Viseu voltou a receber o Fórum Vê Portugal, que na sua 12.ª edição continua a ser “um dos principais espaços de debate sobre o setor turístico nacional”. A abertura oficial do evento, nesta terça-feira, 2 de junho, foi feita por Rui Ventura, presidente do Turismo Centro de Portugal, que defendeu um modelo de desenvolvimento turístico assente na autenticidade, na mobilidade e na valorização dos territórios de baixa densidade.

“Aquilo que começou por ser uma iniciativa do Turismo Centro de Portugal transformou-se, de forma natural e sustentada, num dos maiores espaços nacionais de reflexão sobre o turismo em Portugal. O Vê Portugal nasceu no Centro de Portugal, mas hoje pertence ao país inteiro”, começou por afirmar.

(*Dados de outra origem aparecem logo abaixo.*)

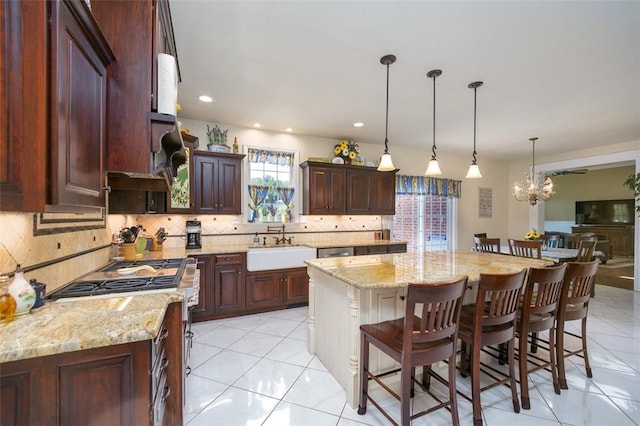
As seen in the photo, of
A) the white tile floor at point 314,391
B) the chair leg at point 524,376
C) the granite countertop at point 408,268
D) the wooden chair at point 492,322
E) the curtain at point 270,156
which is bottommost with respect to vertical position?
the white tile floor at point 314,391

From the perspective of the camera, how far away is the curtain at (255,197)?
4336mm

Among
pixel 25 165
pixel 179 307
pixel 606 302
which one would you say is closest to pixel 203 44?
pixel 25 165

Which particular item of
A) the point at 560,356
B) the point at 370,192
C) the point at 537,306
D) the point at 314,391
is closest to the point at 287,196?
the point at 370,192

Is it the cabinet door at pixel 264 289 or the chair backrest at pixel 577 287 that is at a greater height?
the chair backrest at pixel 577 287

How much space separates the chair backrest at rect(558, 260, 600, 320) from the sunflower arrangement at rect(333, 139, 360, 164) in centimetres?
331

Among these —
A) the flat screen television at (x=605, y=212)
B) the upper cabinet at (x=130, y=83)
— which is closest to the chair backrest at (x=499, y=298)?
the upper cabinet at (x=130, y=83)

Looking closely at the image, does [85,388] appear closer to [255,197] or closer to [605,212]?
[255,197]

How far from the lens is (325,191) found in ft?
14.8

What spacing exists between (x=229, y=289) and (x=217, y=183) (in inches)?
57.2

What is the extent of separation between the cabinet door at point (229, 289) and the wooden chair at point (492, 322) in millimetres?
2694

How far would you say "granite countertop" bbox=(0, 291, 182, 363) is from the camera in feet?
3.03

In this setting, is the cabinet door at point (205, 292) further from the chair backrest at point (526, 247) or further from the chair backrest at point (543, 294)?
the chair backrest at point (526, 247)

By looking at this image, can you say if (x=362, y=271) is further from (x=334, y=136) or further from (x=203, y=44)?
(x=334, y=136)

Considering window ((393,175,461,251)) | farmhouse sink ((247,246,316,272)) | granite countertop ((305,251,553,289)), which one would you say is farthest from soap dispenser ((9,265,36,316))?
window ((393,175,461,251))
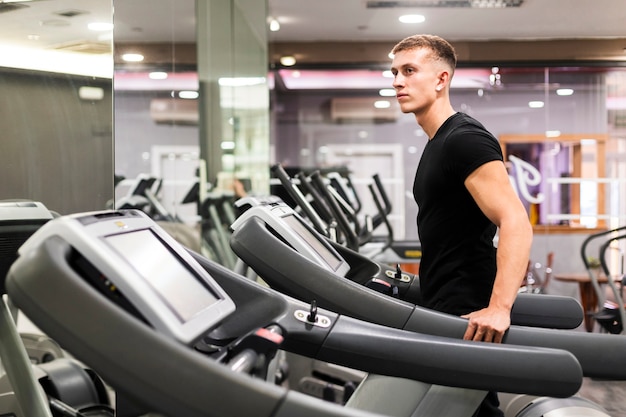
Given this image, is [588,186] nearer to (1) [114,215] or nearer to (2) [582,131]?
(2) [582,131]

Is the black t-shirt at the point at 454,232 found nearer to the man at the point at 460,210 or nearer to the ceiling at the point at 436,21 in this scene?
the man at the point at 460,210

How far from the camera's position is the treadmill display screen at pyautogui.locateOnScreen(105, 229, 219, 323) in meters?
1.06

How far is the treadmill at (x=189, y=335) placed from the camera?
36.4 inches

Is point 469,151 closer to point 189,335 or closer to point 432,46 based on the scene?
point 432,46

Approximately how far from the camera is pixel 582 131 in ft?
24.8

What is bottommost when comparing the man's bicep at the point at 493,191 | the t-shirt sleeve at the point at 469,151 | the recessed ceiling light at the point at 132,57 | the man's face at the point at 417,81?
the man's bicep at the point at 493,191

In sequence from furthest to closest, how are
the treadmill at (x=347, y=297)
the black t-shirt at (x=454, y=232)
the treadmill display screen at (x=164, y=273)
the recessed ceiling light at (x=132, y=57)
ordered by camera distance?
the recessed ceiling light at (x=132, y=57), the black t-shirt at (x=454, y=232), the treadmill at (x=347, y=297), the treadmill display screen at (x=164, y=273)

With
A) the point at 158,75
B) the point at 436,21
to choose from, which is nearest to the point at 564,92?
the point at 436,21

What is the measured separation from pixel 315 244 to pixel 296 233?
0.56 ft

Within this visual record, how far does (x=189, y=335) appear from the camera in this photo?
3.29 ft

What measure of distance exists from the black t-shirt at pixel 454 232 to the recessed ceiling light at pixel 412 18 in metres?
4.86

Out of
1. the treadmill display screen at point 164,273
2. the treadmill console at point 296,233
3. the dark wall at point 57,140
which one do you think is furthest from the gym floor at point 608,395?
the treadmill display screen at point 164,273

Considerando que o turismo deve ser encarado como muito mais do que uma atividade económica, disse também que as discussões sobre o setor estão diretamente ligadas ao modelo de país que se pretende construir: “há momentos em que percebemos que não estamos apenas a discutir turismo. Estamos a discutir o modelo de país que queremos construir, a coesão territorial, a qualidade de vida, a mobilidade e as oportunidades”.

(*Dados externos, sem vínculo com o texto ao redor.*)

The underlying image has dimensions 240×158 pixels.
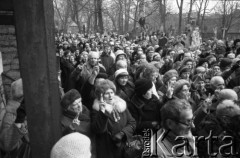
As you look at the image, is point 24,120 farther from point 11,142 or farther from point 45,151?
point 45,151

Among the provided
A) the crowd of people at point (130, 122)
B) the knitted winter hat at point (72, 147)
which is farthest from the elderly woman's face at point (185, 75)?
the knitted winter hat at point (72, 147)

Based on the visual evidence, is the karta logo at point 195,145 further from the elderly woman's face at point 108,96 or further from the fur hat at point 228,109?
the elderly woman's face at point 108,96

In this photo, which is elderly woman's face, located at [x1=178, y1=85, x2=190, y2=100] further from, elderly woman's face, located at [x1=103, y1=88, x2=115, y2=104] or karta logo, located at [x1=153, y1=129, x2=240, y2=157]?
elderly woman's face, located at [x1=103, y1=88, x2=115, y2=104]

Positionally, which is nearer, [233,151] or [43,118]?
[43,118]

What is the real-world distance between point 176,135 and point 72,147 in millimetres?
1027

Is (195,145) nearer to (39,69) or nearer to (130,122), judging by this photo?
(130,122)

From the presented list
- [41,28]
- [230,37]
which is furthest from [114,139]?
[230,37]

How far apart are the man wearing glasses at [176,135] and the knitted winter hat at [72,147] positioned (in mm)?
792

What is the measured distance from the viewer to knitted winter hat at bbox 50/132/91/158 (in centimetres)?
200

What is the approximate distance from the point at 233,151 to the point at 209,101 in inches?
54.1

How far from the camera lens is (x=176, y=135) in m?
2.55

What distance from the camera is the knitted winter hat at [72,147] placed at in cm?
200

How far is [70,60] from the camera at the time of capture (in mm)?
8539

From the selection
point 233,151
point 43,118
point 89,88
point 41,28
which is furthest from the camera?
point 89,88
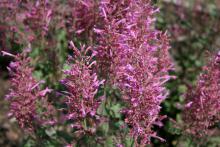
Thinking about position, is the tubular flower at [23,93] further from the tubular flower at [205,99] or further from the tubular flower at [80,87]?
the tubular flower at [205,99]

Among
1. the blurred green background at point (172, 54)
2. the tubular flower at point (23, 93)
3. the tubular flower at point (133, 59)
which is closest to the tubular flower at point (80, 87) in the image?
the tubular flower at point (133, 59)

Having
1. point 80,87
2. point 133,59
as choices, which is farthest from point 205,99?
point 80,87

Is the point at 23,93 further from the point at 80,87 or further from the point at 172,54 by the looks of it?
the point at 172,54

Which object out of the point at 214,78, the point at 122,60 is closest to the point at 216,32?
the point at 214,78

E sobre o Centro do país, em concreto, Rui Ventura referiu que a crescente procura por experiências autênticas coloca a região numa posição privilegiada perante os desafios do turismo contemporâneo, como os problemas de saturação, excesso de pressão urbana e perda de identidade.

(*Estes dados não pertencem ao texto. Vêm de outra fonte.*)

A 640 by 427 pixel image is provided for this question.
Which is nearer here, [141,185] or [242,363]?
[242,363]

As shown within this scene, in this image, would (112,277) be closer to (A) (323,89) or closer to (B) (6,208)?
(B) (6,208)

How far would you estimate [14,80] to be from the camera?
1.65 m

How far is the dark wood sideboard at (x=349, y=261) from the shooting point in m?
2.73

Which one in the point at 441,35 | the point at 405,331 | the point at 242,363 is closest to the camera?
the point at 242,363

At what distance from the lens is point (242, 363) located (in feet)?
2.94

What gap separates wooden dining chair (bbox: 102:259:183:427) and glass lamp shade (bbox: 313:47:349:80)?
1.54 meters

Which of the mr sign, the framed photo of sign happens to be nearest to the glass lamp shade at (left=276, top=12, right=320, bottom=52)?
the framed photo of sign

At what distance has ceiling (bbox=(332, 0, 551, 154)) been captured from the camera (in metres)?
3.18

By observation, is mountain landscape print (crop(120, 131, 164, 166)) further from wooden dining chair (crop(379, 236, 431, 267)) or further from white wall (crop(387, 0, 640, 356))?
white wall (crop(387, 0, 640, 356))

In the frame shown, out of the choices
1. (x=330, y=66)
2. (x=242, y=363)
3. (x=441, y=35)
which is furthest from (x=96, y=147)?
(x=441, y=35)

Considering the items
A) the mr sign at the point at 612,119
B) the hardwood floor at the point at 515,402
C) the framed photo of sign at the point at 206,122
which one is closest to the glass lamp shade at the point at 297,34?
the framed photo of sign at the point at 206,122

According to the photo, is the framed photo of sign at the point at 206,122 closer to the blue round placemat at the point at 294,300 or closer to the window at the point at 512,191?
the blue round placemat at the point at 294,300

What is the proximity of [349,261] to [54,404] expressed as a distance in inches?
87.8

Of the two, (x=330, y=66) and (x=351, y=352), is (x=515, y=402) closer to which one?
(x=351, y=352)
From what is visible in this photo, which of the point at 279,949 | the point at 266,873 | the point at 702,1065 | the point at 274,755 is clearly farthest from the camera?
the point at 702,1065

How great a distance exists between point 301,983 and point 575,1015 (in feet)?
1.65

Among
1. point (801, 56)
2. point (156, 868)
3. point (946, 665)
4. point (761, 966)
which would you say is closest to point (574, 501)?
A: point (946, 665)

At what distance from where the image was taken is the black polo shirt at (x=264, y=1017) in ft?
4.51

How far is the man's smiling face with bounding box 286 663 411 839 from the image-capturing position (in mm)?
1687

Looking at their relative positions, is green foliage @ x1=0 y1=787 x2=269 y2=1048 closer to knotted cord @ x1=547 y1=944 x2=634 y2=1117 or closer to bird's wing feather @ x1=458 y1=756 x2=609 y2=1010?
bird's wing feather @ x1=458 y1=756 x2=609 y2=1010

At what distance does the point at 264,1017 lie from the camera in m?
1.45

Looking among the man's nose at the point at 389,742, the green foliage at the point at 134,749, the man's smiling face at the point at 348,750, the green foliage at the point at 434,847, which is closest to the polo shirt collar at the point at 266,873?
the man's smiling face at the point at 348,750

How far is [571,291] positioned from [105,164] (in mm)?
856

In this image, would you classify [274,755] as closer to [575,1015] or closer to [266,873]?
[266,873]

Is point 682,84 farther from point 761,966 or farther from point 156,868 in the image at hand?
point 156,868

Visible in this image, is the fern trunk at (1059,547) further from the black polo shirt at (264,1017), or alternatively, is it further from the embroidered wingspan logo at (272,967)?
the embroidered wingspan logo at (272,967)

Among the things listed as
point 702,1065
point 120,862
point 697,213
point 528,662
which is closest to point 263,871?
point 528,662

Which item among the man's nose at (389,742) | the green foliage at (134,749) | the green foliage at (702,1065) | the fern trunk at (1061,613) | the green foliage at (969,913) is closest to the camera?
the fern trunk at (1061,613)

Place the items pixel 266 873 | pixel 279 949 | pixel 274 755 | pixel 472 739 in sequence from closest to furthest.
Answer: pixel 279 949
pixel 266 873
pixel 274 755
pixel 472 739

“O Centro de Portugal não é um território de calamidades. É um território de oportunidades”
O responsável destacou igualmente os resultados alcançados pelo turismo português em 2025, considerando que o país continua a afirmar-se entre os destinos mais competitivos do mundo. No entanto, alertou para a necessidade de valorizar cada vez mais o turismo interno – este que é “estabilidade, resiliência, equilíbrio territorial e sustentabilidade económica e social” – e não assentar apenas aos prioridades no número de visitantes, mas sim na criação de valor.
Um outro tema do seu discurso foi a mobilidade, apontada como um dos principais desafios para a competitividade da região. Apesar da sua localização entre os aeroportos de Lisboa e Porto, o Centro continua a enfrentar dificuldades ao nível das ligações internas e ferroviárias: “hoje a mobilidade deixou de ser apenas uma questão de transportes. É uma questão de competitividade territorial, de coesão nacional e de desenvolvimento económico”, afirmou Rui Ventura.
O Presidente do Turismo Centro de Portugal defendeu igualmente uma maior atenção das políticas públicas às especificidades da região, pois “tratar de forma igual aquilo que estruturalmente é diferente não é igualdade. É injustiça territorial. O Centro de Portugal precisa de mais visibilidade, mais capacidade de promoção e instrumentos adaptados à sua realidade”, frisou.
Em jeito de conclusão, declarou que “no fim do dia, as tendências podem mudar, mas os territórios com alma permanecem para sempre na memória de quem os visita. É exatamente isso que queremos construir no Centro de Portugal”.
O Fórum Vê Portugal, organizado pelo Turismo Centro de Portugal, realiza-se em Viseu de 1 a 3 de junho, no Multiusos do município, juntando cerca de 700 participantes.